PyTuner is really quite simple. Here is the outline of the algorithm behind it:
- Record audio data with pymedia.
- Compute the FFT of the audio data – now we have the strength of each frequency in the sample.
- Find peaks in the result of the FFT. This means looking for the dominant frequencies.
- Find the lowest frequency that has a peak besides the zero frequency.
- Find the nearest ‘desired note’ (the notes we should tune to) to that frequency.
- Mark the difference between the actual frequency and the desired note frequency.
There is more to the algorithm. First, to find peaks, I used a simple algorithm – I computed the average strength of the frequencies in the sample, and looked at all the frequencies above two standard deviations above that average. This yields an array, where each frequency is marked by 0, or 1. (Instead of 1 you can mark it with its original strength). For each consecutive sequence of frequencies with 1 – I computed the average of the run, and that was the peak location. So for example, if the data was:
0, 0, 0, 1, 1, 1, 1, 1, 0, 0, 0, 0,
The peak would be in the frequency matching index 5.
(If you used the original strength instead of 0 and 1, you can apply a weighted average to get a more accurate result)
To find the actual note of a given frequency, I used the fact that notes (half-tones) are separated by a ratio of 2^(1/12) . (the twelfth root of 2). So, if our base note is A, at 110 Hz, to compute the note we would use the following code snippet:
note_names = "A A# B C C# D D# E F F# G G#".split()
note_index = math.log(note_freq/base_freq, 2**(1.0/12))

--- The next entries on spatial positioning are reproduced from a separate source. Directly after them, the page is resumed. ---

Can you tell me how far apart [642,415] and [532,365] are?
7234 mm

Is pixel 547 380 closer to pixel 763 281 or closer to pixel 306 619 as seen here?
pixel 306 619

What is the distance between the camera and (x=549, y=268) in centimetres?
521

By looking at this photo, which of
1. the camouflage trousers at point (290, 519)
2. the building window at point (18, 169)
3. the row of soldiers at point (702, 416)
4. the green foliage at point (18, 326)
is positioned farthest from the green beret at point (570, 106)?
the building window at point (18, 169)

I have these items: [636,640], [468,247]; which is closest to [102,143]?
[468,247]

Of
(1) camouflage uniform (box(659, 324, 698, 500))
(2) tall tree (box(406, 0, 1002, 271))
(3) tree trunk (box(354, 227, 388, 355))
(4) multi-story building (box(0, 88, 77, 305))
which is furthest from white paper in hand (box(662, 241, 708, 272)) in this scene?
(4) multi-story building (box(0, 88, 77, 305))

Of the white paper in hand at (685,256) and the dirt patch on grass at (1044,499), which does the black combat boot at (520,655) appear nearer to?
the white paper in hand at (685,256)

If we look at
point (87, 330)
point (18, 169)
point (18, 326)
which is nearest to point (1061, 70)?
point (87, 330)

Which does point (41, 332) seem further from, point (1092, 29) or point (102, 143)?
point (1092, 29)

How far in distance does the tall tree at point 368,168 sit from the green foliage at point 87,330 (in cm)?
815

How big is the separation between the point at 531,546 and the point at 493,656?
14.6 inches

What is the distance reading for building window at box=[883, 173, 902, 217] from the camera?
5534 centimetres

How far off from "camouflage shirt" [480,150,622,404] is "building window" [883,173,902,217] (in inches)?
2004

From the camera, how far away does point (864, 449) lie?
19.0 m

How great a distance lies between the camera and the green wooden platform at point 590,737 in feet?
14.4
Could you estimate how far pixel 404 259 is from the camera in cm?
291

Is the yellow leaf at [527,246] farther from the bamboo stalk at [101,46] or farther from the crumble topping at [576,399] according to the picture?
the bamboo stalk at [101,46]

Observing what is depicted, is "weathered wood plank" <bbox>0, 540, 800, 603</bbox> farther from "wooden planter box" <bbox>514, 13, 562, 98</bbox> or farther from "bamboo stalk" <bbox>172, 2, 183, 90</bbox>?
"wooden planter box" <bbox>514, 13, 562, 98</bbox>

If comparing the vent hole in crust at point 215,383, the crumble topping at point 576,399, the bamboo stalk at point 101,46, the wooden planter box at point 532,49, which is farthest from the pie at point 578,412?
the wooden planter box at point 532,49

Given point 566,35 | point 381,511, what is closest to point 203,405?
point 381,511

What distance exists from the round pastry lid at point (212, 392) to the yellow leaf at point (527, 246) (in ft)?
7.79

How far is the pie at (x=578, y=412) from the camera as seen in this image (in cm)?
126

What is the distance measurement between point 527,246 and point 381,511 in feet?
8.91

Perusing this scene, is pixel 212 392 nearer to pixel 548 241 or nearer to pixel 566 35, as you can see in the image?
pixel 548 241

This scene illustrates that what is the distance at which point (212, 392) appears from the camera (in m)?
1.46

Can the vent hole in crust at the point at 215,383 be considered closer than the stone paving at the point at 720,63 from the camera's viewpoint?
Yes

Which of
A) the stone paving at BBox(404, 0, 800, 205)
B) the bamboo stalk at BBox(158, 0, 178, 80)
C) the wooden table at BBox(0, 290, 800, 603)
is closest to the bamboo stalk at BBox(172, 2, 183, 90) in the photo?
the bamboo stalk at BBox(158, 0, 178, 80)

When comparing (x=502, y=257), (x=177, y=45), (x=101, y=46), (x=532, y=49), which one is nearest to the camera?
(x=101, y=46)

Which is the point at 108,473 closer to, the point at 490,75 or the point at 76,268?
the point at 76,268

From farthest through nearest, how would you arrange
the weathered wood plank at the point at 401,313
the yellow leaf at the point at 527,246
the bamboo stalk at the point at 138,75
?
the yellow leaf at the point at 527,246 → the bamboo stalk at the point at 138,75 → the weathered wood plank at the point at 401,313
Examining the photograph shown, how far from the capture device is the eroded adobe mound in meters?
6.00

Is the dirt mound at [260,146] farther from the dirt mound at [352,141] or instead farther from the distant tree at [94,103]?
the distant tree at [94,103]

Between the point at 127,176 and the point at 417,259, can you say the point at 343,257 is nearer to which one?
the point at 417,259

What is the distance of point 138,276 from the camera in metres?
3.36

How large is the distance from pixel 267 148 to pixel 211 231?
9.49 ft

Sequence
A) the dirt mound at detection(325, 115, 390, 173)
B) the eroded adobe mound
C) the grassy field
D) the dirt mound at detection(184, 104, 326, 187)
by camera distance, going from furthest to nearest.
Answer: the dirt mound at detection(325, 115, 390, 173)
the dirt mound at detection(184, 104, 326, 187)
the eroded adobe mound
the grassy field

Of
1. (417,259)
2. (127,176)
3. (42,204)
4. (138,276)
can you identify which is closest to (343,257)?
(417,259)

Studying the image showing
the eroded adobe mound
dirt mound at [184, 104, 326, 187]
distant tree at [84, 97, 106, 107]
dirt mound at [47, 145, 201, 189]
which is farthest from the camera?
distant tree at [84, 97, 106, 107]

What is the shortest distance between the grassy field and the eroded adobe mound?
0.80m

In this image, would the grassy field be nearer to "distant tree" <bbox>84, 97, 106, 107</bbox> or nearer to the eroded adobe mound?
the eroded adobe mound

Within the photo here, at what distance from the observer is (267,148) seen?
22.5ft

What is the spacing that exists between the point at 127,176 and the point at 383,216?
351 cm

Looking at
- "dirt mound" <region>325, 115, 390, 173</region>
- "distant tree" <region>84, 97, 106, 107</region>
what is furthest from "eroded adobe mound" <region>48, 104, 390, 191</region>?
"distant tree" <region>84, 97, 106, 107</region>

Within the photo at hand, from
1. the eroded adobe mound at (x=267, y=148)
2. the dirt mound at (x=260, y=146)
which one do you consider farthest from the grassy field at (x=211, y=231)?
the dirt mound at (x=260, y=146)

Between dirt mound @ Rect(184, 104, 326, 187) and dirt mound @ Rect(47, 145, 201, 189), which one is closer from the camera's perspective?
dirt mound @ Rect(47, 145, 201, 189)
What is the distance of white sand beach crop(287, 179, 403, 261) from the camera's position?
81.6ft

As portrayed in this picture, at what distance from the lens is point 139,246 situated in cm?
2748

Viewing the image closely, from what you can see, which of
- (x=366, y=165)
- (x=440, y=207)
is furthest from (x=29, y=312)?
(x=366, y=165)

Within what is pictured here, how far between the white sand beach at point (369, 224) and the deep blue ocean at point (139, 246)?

note_name = note_names[note_index%12]
While writing PyTuner, at first I implemented the FFT on my own, just to know how to do it once. I found it helped me to better understand the nature of the algorithm, and its output. I find the practice of implementing various algorithms on your own, for educational purposes, quite healthy. I always like to know how things work ‘behind the scenes’.